◆ **TO DO**:
A – Answer these questions about the wheat news roundup:
(i) What does the variety name "Jabal" mean?
(ii) How large a 2022 wheat harvest in Ukraine did the NASA Harvest team calculate?
(iii) What have feedlots out west reportedly bought for feed?
B – Reproduce the wheat news roundup word for word, starting at "Recent news and" and ending at "in Farm Futures.".
C – Proceed with the wheat news roundup from the point where it stops.

◆ **PROVIDED TEXT**:
|---|

Recent news and highlights from around the U.S. wheat industry.
Speaking of Wheat
“As far as wheat goes, Russian prices are at a very serious discount. I was personally hoping that the story about Russia’s wheat shipments now being identified as Ukrainian wheat would have caused a strengthening of ally and non-ally sentiments to avoid Russian wheat. I guess getting food bought is more important than politics. However, the decline in wheat has been so dramatic that it has found economic value domestically. We have heard of feedlots out west purchasing #2 hard red wheat for feed. That tells you that the wheat market relative to corn and other feed grains has found value.” – Bill Biedermann, Hedging strategist, AgMarket.Net, writing in Farm Futures.
2022 U.S. Holiday Office Schedule
Crossbreeding for Drought Tolerance
Crop Trust’s “wild relatives project” has developed a new drought-tolerant variety of durum wheat. The new wheat named “Jabal,” which means “mountain” in Arabic, was developed by farmers and crop scientists by crossing a commercial durum wheat with a wild relative from an arid region of Syria. The wild relatives project uses genetically diverse crop varieties to help develop more resilient and adaptive varieties of wheat, barley, rice, and potato that can withstand erratic and extreme weather conditions caused by climate change. Read more in The Guardian.
Satellite Imaging Quantifies Ukraine’s Wheat Harvest
U.S. National Aeronautics and Space Administration (NASA) Earth-observing satellites are deciphering some of the broad impacts of human conflict on the built and natural environment. On Dec. 2, NASA reported that satellite-based production numbers for the 2022 winter wheat crop in Ukraine suggest farmers had a largely successful harvest. The NASA Harvest team calculated a 26.6 million metric ton (MMT) wheat harvest in 2022, much higher than expected in leading forecasts. However, analysis showed that 5.8 MMT of wheat was harvested from areas that were not under Ukrainian control, likely benefiting Russian grain interests. Read more about the technology and outcome here.

|---|

◆ **INPUT DATA**:
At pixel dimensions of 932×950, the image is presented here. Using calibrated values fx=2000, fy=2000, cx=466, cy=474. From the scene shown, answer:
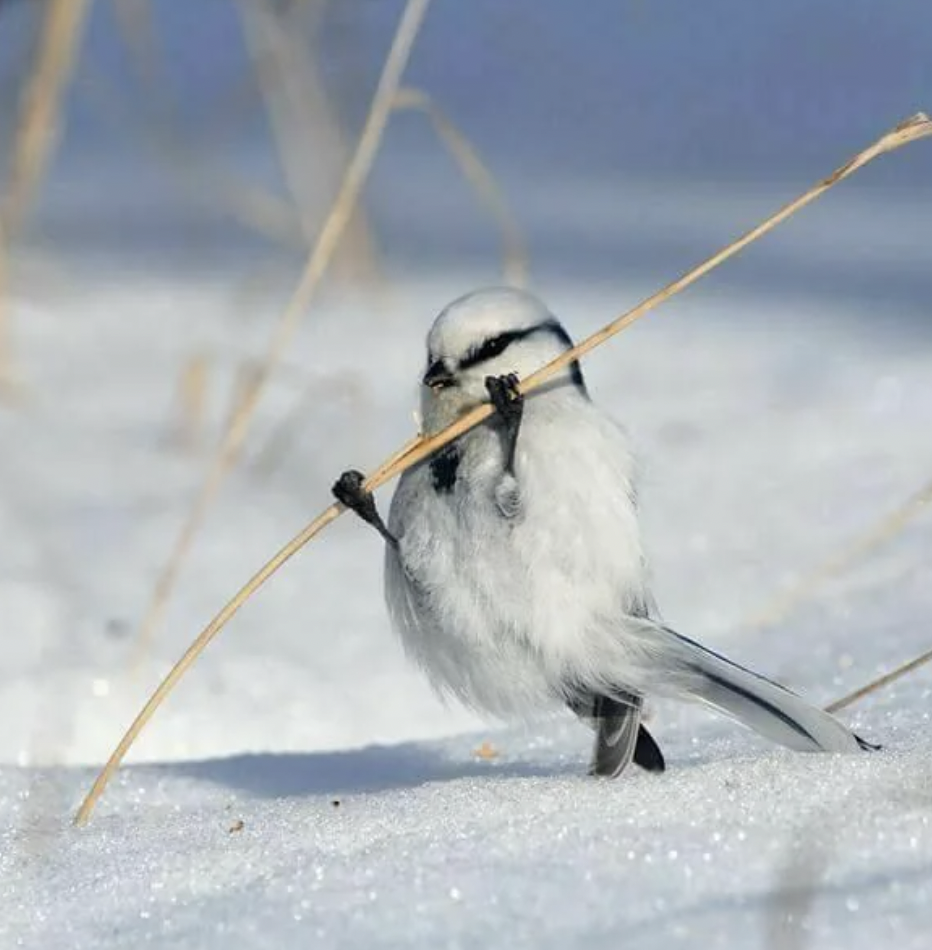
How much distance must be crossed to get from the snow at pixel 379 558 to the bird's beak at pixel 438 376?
0.25 meters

|---|

◆ **ANSWER LIST**:
A –
(i) "Mountain" in Arabic.
(ii) 26.6 million metric tons (MMT).
(iii) #2 hard red wheat.

B –
Recent news and highlights from around the U.S. wheat industry.
Speaking of Wheat
“As far as wheat goes, Russian prices are at a very serious discount. I was personally hoping that the story about Russia’s wheat shipments now being identified as Ukrainian wheat would have caused a strengthening of ally and non-ally sentiments to avoid Russian wheat. I guess getting food bought is more important than politics. However, the decline in wheat has been so dramatic that it has found economic value domestically. We have heard of feedlots out west purchasing #2 hard red wheat for feed. That tells you that the wheat market relative to corn and other feed grains has found value.” – Bill Biedermann, Hedging strategist, AgMarket.Net, writing in Farm Futures.

C –
Understanding USDA’s Export Sale Reporting Program
“Timely reporting and publishing of agricultural export sales data is key to effectively functioning markets. The U.S. Department of Agriculture is required by law to publicly release summary sales data obtained from U.S. exporters of many agricultural commodities” including U.S. wheat. Each week, U.S. exporters are required to report to USDA’s Foreign Agricultural Service (FAS) any sales transaction entered into with a buyer outside the United States. FAS publishes a weekly summary of export sales activity every Thursday at 8:30 a.m. ET, unless a change is announced, and provides the data USW uses to publish its Commercial Sales Report. Read more about the program here.
Wheat Foods Council “Kernels” Magazine
“What do wheat farmers do after the harvest?” That’s a question answered by several friends of USW in the Winter 2022 issue of Kernels, published by the Wheat Foods Council. Three past and current USW farmer directors from Minnesota, Kansas and North Dakota talk about the work that goes on to maintain equipment, market wheat and plan the next season’s crops while finding a bit more time to spend with family and friends. The Wheat Foods Council, like USW, is directed by farmers and funded by state wheat commission member organizations. It is an industry-wide partnership dedicated to increasing domestic wheat foods consumption through nutrition information, research, education and promotional programs.